化学略語の検索サイト→Nanoniele

TBDMSCl: tert-butyldimethylchlorosilane
(http://www.nanoniele.jp/cgi-bin/nanoniele.cgi?inputsite=weblog&keyword=TBDMSCl)



初めて使用したのは、酢酸エチルのtert-ブチルジメチルシリルエノラートを合成したときでした。

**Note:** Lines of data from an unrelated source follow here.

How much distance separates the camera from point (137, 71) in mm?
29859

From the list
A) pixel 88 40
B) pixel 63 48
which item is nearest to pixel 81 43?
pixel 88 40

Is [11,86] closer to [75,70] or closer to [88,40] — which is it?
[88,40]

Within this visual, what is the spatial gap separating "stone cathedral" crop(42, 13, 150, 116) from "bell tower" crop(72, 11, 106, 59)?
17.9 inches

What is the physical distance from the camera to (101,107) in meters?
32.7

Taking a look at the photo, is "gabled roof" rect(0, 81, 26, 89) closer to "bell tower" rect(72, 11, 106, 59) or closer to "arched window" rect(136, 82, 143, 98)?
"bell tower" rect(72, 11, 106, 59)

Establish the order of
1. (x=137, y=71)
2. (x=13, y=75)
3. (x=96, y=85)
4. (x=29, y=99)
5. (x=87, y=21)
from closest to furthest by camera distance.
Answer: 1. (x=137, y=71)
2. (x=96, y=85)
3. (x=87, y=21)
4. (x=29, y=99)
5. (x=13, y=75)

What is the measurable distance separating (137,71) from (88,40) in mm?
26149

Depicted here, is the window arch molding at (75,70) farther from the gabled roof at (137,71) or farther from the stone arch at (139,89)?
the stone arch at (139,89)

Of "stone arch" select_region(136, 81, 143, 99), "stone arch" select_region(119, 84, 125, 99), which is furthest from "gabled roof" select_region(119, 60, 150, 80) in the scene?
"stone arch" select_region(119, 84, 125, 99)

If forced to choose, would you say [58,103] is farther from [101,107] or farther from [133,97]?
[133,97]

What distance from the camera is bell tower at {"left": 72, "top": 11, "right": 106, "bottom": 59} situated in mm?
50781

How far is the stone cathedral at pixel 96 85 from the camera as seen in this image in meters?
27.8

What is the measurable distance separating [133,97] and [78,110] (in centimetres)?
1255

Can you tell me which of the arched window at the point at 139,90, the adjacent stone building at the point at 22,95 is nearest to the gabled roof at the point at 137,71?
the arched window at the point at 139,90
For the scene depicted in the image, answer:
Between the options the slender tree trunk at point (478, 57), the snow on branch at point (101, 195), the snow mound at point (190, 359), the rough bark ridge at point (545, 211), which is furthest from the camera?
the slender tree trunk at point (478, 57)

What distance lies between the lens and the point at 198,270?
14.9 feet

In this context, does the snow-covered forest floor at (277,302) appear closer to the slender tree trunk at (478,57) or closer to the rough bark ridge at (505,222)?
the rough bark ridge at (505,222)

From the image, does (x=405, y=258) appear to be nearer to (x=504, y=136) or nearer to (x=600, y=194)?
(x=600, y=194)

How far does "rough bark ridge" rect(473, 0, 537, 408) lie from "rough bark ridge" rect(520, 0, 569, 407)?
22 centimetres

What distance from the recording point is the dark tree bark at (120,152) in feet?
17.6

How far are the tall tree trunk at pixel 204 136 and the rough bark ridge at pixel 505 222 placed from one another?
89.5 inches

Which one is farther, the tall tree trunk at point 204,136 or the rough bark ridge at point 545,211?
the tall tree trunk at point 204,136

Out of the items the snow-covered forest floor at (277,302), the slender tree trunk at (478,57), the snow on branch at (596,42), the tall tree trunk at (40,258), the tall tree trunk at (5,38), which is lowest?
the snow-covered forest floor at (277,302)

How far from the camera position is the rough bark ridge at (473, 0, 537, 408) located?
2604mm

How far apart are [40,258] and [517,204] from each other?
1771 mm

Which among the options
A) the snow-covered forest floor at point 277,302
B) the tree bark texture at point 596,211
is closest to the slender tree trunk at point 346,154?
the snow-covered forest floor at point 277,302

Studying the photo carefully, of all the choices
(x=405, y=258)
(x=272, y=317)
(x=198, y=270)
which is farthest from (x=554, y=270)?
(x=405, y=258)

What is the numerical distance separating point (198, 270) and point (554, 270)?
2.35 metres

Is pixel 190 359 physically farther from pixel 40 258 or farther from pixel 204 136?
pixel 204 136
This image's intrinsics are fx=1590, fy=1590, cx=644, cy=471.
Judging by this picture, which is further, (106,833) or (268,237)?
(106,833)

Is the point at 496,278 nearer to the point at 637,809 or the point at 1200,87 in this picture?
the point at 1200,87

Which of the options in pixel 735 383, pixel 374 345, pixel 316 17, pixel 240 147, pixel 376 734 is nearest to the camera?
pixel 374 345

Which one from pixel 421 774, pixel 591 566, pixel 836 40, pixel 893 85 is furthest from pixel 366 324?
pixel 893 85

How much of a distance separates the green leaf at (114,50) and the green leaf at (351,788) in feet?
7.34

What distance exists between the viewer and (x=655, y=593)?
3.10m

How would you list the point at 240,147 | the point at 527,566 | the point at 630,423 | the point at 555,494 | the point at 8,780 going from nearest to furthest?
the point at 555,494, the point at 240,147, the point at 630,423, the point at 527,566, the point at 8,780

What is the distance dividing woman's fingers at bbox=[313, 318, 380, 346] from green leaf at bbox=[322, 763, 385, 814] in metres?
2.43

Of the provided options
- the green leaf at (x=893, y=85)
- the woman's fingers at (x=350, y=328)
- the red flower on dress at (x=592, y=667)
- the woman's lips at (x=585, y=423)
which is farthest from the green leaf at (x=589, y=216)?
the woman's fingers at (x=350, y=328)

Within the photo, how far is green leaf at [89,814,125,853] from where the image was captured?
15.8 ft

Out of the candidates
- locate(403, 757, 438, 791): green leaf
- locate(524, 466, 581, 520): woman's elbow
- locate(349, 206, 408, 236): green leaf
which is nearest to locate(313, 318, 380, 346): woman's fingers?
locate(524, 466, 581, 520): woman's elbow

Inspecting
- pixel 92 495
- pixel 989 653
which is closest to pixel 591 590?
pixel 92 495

取り扱いにほろ苦い思い出のある液体のTMSClとは異なり、TBDMSClは固体で空気中でも安定。合成したシリルエノラートも、抽出後の希塩酸での洗浄にも十分に耐えられるものでした。このtert-ブチルジメチルシリルエノラート、酢酸エチルのトリメチルシシリルエノラートの合成に苦労している合間に合成したもので、研究で体験した、初めての「スタートが遅くてゴールが早かった」例でした。

安定なtert-ブチルジメチルシリルエノラートですが、サマリウムアルコキシド触媒による向山型アルドール反応を試したところ、望んでいた生成物は全く得られませんでした。とりあえず何らかの化合物が生成していることが、GCで確認できましたので、MPLCでせっせこと確認、NMRを測定するとシグナル多数…GCでは不純物らしいものは確認できないのですが…悩みました。

当時の助手さんがスペクトルを見て、「おお、アルコールのTBDMSエーテルじゃ」と一言。スペクトルは複雑だし、レポート書くためにはちゃんと構造解析しなければならないしで、トホホな消火試合をこなしたのでした。

でも、基質(アルデヒド)から何が生成したのかは、追いかけてなかったのです。